On 25/03/2019 10:41, Patrick McManus wrote:

I've seen this confusion before, so I can clear it up!

Ray is (I believe) referring to the flexible re-ordering of DNS request-reply pairs of a TCP channel.. similar to HTTP/2 (though with less flexibility in granularity iirc). That addresses hol-blocking problems due to the time the server spends building replies.

Ian is (I believe) referring to head of line blocking problems related to TCP's in-order delivery semantic and packet loss. TCP packet loss will delay the delivery of received packets if there are outstanding unreceived lower-numbered packets. If the data in these packets are unrelated (e.g. different DNS request/reply pairs) - that causes head of line blocking to the application. That's true of http/2 and RFC7766 (anything tcp based really). QUIC streams provide a mechanism for identifying which sequences actually need to have that dependency.

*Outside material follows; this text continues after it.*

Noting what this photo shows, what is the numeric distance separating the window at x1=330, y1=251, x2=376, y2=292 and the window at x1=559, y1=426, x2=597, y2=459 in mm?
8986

DoH with H3 would use separate streams for separate requests (as different HTTP exchanges are inherently on different streams).

Its a shame that the term hol blocking is used for both scenarios - it has caused a lot of confusion.

hth

Yes, that dh :)

I was indeed talking about DNS message re-ordering, and wasn't aware of this particular distinction at the TCP layer itself when compared to QUIC.